Tito Drago
MADRID, Dec 21 2005 (IPS) – Spain has joined in a growing worldwide trend by adopting strict new legislation that will ban smoking in the workplace and other enclosed public spaces as of Jan. 1, while requiring bars and restaurants to offer non-smoking sections.
A survey carried out by the Centre for Sociological Research (CIS), a government agency, shortly after the Dec. 15 passage of the new law showed that 25.8 percent of respondents identified themselves as smokers, while another 26.7 percent said they had been regular smokers at some time in the past. Other studies have estimated the proportion of smokers in Spain at just over 30 percent of the population.

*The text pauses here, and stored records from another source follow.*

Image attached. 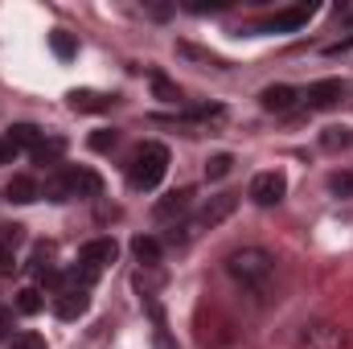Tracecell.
<instances>
[{
  "label": "cell",
  "instance_id": "24",
  "mask_svg": "<svg viewBox=\"0 0 353 349\" xmlns=\"http://www.w3.org/2000/svg\"><path fill=\"white\" fill-rule=\"evenodd\" d=\"M12 349H46V337H37V333H17V337H12Z\"/></svg>",
  "mask_w": 353,
  "mask_h": 349
},
{
  "label": "cell",
  "instance_id": "6",
  "mask_svg": "<svg viewBox=\"0 0 353 349\" xmlns=\"http://www.w3.org/2000/svg\"><path fill=\"white\" fill-rule=\"evenodd\" d=\"M312 111H325V107H337L341 99H345V83L341 79H321V83H312V87L300 94Z\"/></svg>",
  "mask_w": 353,
  "mask_h": 349
},
{
  "label": "cell",
  "instance_id": "29",
  "mask_svg": "<svg viewBox=\"0 0 353 349\" xmlns=\"http://www.w3.org/2000/svg\"><path fill=\"white\" fill-rule=\"evenodd\" d=\"M12 333V312H0V341H8Z\"/></svg>",
  "mask_w": 353,
  "mask_h": 349
},
{
  "label": "cell",
  "instance_id": "13",
  "mask_svg": "<svg viewBox=\"0 0 353 349\" xmlns=\"http://www.w3.org/2000/svg\"><path fill=\"white\" fill-rule=\"evenodd\" d=\"M115 255H119V247H115L111 239H94V243L83 247V263H90L94 271H103L107 263H115Z\"/></svg>",
  "mask_w": 353,
  "mask_h": 349
},
{
  "label": "cell",
  "instance_id": "16",
  "mask_svg": "<svg viewBox=\"0 0 353 349\" xmlns=\"http://www.w3.org/2000/svg\"><path fill=\"white\" fill-rule=\"evenodd\" d=\"M70 107L74 111H103L107 94H99V90H70Z\"/></svg>",
  "mask_w": 353,
  "mask_h": 349
},
{
  "label": "cell",
  "instance_id": "12",
  "mask_svg": "<svg viewBox=\"0 0 353 349\" xmlns=\"http://www.w3.org/2000/svg\"><path fill=\"white\" fill-rule=\"evenodd\" d=\"M4 197H8V201H17V206H29V201H37V197H41V185H37L33 177H12V181L4 185Z\"/></svg>",
  "mask_w": 353,
  "mask_h": 349
},
{
  "label": "cell",
  "instance_id": "2",
  "mask_svg": "<svg viewBox=\"0 0 353 349\" xmlns=\"http://www.w3.org/2000/svg\"><path fill=\"white\" fill-rule=\"evenodd\" d=\"M165 173H169V148H165V144H144V148L132 157V165H128V181H132V189H140V193L157 189Z\"/></svg>",
  "mask_w": 353,
  "mask_h": 349
},
{
  "label": "cell",
  "instance_id": "1",
  "mask_svg": "<svg viewBox=\"0 0 353 349\" xmlns=\"http://www.w3.org/2000/svg\"><path fill=\"white\" fill-rule=\"evenodd\" d=\"M230 275L243 283V288H251V292H267L271 288V279H275V255L263 251V247H243V251H234L230 259Z\"/></svg>",
  "mask_w": 353,
  "mask_h": 349
},
{
  "label": "cell",
  "instance_id": "26",
  "mask_svg": "<svg viewBox=\"0 0 353 349\" xmlns=\"http://www.w3.org/2000/svg\"><path fill=\"white\" fill-rule=\"evenodd\" d=\"M329 189L333 193H353V173H333L329 177Z\"/></svg>",
  "mask_w": 353,
  "mask_h": 349
},
{
  "label": "cell",
  "instance_id": "19",
  "mask_svg": "<svg viewBox=\"0 0 353 349\" xmlns=\"http://www.w3.org/2000/svg\"><path fill=\"white\" fill-rule=\"evenodd\" d=\"M321 144L329 148V152H341V148H350L353 144V128H325V136H321Z\"/></svg>",
  "mask_w": 353,
  "mask_h": 349
},
{
  "label": "cell",
  "instance_id": "14",
  "mask_svg": "<svg viewBox=\"0 0 353 349\" xmlns=\"http://www.w3.org/2000/svg\"><path fill=\"white\" fill-rule=\"evenodd\" d=\"M41 140H46V132L33 128V123H12V128H8V144H12V148H29V152H33Z\"/></svg>",
  "mask_w": 353,
  "mask_h": 349
},
{
  "label": "cell",
  "instance_id": "27",
  "mask_svg": "<svg viewBox=\"0 0 353 349\" xmlns=\"http://www.w3.org/2000/svg\"><path fill=\"white\" fill-rule=\"evenodd\" d=\"M17 243H21V226H0V247H8V251H12Z\"/></svg>",
  "mask_w": 353,
  "mask_h": 349
},
{
  "label": "cell",
  "instance_id": "28",
  "mask_svg": "<svg viewBox=\"0 0 353 349\" xmlns=\"http://www.w3.org/2000/svg\"><path fill=\"white\" fill-rule=\"evenodd\" d=\"M12 267H17V255L8 247H0V275H12Z\"/></svg>",
  "mask_w": 353,
  "mask_h": 349
},
{
  "label": "cell",
  "instance_id": "30",
  "mask_svg": "<svg viewBox=\"0 0 353 349\" xmlns=\"http://www.w3.org/2000/svg\"><path fill=\"white\" fill-rule=\"evenodd\" d=\"M12 157H17V148L8 140H0V165H12Z\"/></svg>",
  "mask_w": 353,
  "mask_h": 349
},
{
  "label": "cell",
  "instance_id": "15",
  "mask_svg": "<svg viewBox=\"0 0 353 349\" xmlns=\"http://www.w3.org/2000/svg\"><path fill=\"white\" fill-rule=\"evenodd\" d=\"M29 267L37 271V279H50V275H54V243H37Z\"/></svg>",
  "mask_w": 353,
  "mask_h": 349
},
{
  "label": "cell",
  "instance_id": "7",
  "mask_svg": "<svg viewBox=\"0 0 353 349\" xmlns=\"http://www.w3.org/2000/svg\"><path fill=\"white\" fill-rule=\"evenodd\" d=\"M312 4H296V8H283V12H275V17H267L263 25H259V33H283V29H300V25H308L312 21Z\"/></svg>",
  "mask_w": 353,
  "mask_h": 349
},
{
  "label": "cell",
  "instance_id": "8",
  "mask_svg": "<svg viewBox=\"0 0 353 349\" xmlns=\"http://www.w3.org/2000/svg\"><path fill=\"white\" fill-rule=\"evenodd\" d=\"M189 206H193V189H173L169 197H161L152 206V218L157 222H173V218H185L189 214Z\"/></svg>",
  "mask_w": 353,
  "mask_h": 349
},
{
  "label": "cell",
  "instance_id": "18",
  "mask_svg": "<svg viewBox=\"0 0 353 349\" xmlns=\"http://www.w3.org/2000/svg\"><path fill=\"white\" fill-rule=\"evenodd\" d=\"M62 152H66V140L50 136V140H41V144L33 148V161H37V165H54V161H58Z\"/></svg>",
  "mask_w": 353,
  "mask_h": 349
},
{
  "label": "cell",
  "instance_id": "23",
  "mask_svg": "<svg viewBox=\"0 0 353 349\" xmlns=\"http://www.w3.org/2000/svg\"><path fill=\"white\" fill-rule=\"evenodd\" d=\"M152 90H157V94H161L165 103H176V99H181V90H176L173 83L165 79V74H157V79H152Z\"/></svg>",
  "mask_w": 353,
  "mask_h": 349
},
{
  "label": "cell",
  "instance_id": "17",
  "mask_svg": "<svg viewBox=\"0 0 353 349\" xmlns=\"http://www.w3.org/2000/svg\"><path fill=\"white\" fill-rule=\"evenodd\" d=\"M132 255L144 263V267H157V263H161V243H157V239H144V235H140V239L132 243Z\"/></svg>",
  "mask_w": 353,
  "mask_h": 349
},
{
  "label": "cell",
  "instance_id": "5",
  "mask_svg": "<svg viewBox=\"0 0 353 349\" xmlns=\"http://www.w3.org/2000/svg\"><path fill=\"white\" fill-rule=\"evenodd\" d=\"M283 193H288V177L279 169H267V173H259L251 181V201L255 206H279Z\"/></svg>",
  "mask_w": 353,
  "mask_h": 349
},
{
  "label": "cell",
  "instance_id": "4",
  "mask_svg": "<svg viewBox=\"0 0 353 349\" xmlns=\"http://www.w3.org/2000/svg\"><path fill=\"white\" fill-rule=\"evenodd\" d=\"M300 349H350V333L333 321H312L300 333Z\"/></svg>",
  "mask_w": 353,
  "mask_h": 349
},
{
  "label": "cell",
  "instance_id": "21",
  "mask_svg": "<svg viewBox=\"0 0 353 349\" xmlns=\"http://www.w3.org/2000/svg\"><path fill=\"white\" fill-rule=\"evenodd\" d=\"M50 50H54L58 58H74V37L58 29V33H50Z\"/></svg>",
  "mask_w": 353,
  "mask_h": 349
},
{
  "label": "cell",
  "instance_id": "10",
  "mask_svg": "<svg viewBox=\"0 0 353 349\" xmlns=\"http://www.w3.org/2000/svg\"><path fill=\"white\" fill-rule=\"evenodd\" d=\"M62 173H66V185H70V201L74 197H94L103 189L99 173H90V169H62Z\"/></svg>",
  "mask_w": 353,
  "mask_h": 349
},
{
  "label": "cell",
  "instance_id": "25",
  "mask_svg": "<svg viewBox=\"0 0 353 349\" xmlns=\"http://www.w3.org/2000/svg\"><path fill=\"white\" fill-rule=\"evenodd\" d=\"M90 148H94V152L115 148V132H107V128H103V132H94V136H90Z\"/></svg>",
  "mask_w": 353,
  "mask_h": 349
},
{
  "label": "cell",
  "instance_id": "22",
  "mask_svg": "<svg viewBox=\"0 0 353 349\" xmlns=\"http://www.w3.org/2000/svg\"><path fill=\"white\" fill-rule=\"evenodd\" d=\"M230 169H234V157H226V152H222V157H214V161L205 165V177H210V181H218V177H226Z\"/></svg>",
  "mask_w": 353,
  "mask_h": 349
},
{
  "label": "cell",
  "instance_id": "20",
  "mask_svg": "<svg viewBox=\"0 0 353 349\" xmlns=\"http://www.w3.org/2000/svg\"><path fill=\"white\" fill-rule=\"evenodd\" d=\"M41 308H46V300H41L37 288H21V292H17V312L33 317V312H41Z\"/></svg>",
  "mask_w": 353,
  "mask_h": 349
},
{
  "label": "cell",
  "instance_id": "3",
  "mask_svg": "<svg viewBox=\"0 0 353 349\" xmlns=\"http://www.w3.org/2000/svg\"><path fill=\"white\" fill-rule=\"evenodd\" d=\"M234 206H239V197H234V193H218V197H210V206L185 222L181 239H193V235H201V230H214L218 222H226V218L234 214Z\"/></svg>",
  "mask_w": 353,
  "mask_h": 349
},
{
  "label": "cell",
  "instance_id": "11",
  "mask_svg": "<svg viewBox=\"0 0 353 349\" xmlns=\"http://www.w3.org/2000/svg\"><path fill=\"white\" fill-rule=\"evenodd\" d=\"M87 308H90V292H58V300H54V312L62 321H79Z\"/></svg>",
  "mask_w": 353,
  "mask_h": 349
},
{
  "label": "cell",
  "instance_id": "9",
  "mask_svg": "<svg viewBox=\"0 0 353 349\" xmlns=\"http://www.w3.org/2000/svg\"><path fill=\"white\" fill-rule=\"evenodd\" d=\"M259 103H263V111H292L300 103V90L288 87V83H275V87H267L259 94Z\"/></svg>",
  "mask_w": 353,
  "mask_h": 349
}]
</instances>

Nevertheless, 77.2 percent of the people interviewed in the CIS survey said they approved of the ban on smoking in the workplace, while approval jumped to 94.1 percent for the prohibition on smoking in hospitals, schools, government offices and enclosed sports and cultural venues.
Less than five percent of respondents expressed opposition to the new measures.
The most heated discussion in parliament involved a proposal put forward by the opposition right-wing Popular Party (PP), which pushed for the legislation to include state funding of medical treatment for people who want to quit smoking a provision that failed to gain majority support among the legislators.
Government financing for programmes to help smokers kick the habit had been strongly advocated by members of the medical community, including Dr. José Luis Álvarez-Sala, a medical school professor and head of the Pneumology Unit at the San Carlos Clinical Hospital in Madrid, as well as the president of the Spanish Society of Pneumology and Thoracic Surgery.
Álvarez-Sala stressed that smokers make a significant contribution to the state coffers, since roughly 60 percent of the price of a pack of cigarettes corresponds to taxes.
He also sardonically commented that because smokers die at a younger average age than non-smokers, they collect considerably less from government pension funds.
In addition, he pointed out that the World Health Organisation (WHO) views tobacco dependence as a disease that must be prevented and treated, because it causes many complications, shortens life expectancy and poses a high risk of mortality, while over 60 percent of smokers develop serious illnesses.
Some professional organisations have already adopted measures to assume responsibility for this funding themselves. As soon as the new law was approved, the Spanish General Council of Dentists resolved to pay for treatment for any of its 20,000 members 25 percent of whom are smokers who want to give up the habit.
Smokers who violate the ban on smoking in the workplace will be fined 30 euros (close to 40 dollars) for the first infraction and up to 600 euros (around 770 dollars) for repeat offenders. However, in the case of companies that allow workers to continue engaging in this now illegal conduct, the employers can be hit with fines of up to 10,000 euros (some 13,000 dollars).
Committees made up of representatives of both workers and employers will be established in workplaces to monitor compliance with the new legislation as of Jan. 1. Similar committees already exist to address issues like alcoholism, sexual harassment and other forms of workplace abuse.
While smoking will be completely prohibited in workplaces, hospitals, schools and enclosed public spaces like recreation and cultural centres, bars and restaurants over 100 square metres in size will have eight months to create smoking and non-smoking sections, with the former occupying no more than 30 percent of the total area. Smaller establishments will have to decide on whether to allow smoking or become completely smoke-free.
Hotel, bar and restaurant owners have been generally supportive of the law, although they consider it somewhat hasty, since the measure will need to be implemented within a relatively short deadline and will cost the sector an estimated 1.6 billion euros (some two billion dollars) in all, they maintain.
The tobacco companies reacted to the impending anti-smoking legislation by waging major advertising campaigns aimed at capturing new customers and slashing the prices of some cigarettes by almost half. This year they have already managed to increase the market for low-priced Virginia tobacco cigarettes, sales of which have risen by around 50 percent.
Spanish Health Minister Elena Salgado observed that this powerful industry, alarmed by the imminent implementation of the new law, wants to get as many young people hooked on smoking as possible, and that this was the motive behind the price cuts and increased advertising.
For its part, the National Committee to Prevent Smoking, headed by Rodrigo Córdoba, publicly called on the government to triple or quadruple the taxes paid by companies that sell and distribute tobacco products.
Córdoba said that this would be a means of fighting back against a major factor in the spread of the smoking epidemic, namely low cigarette prices.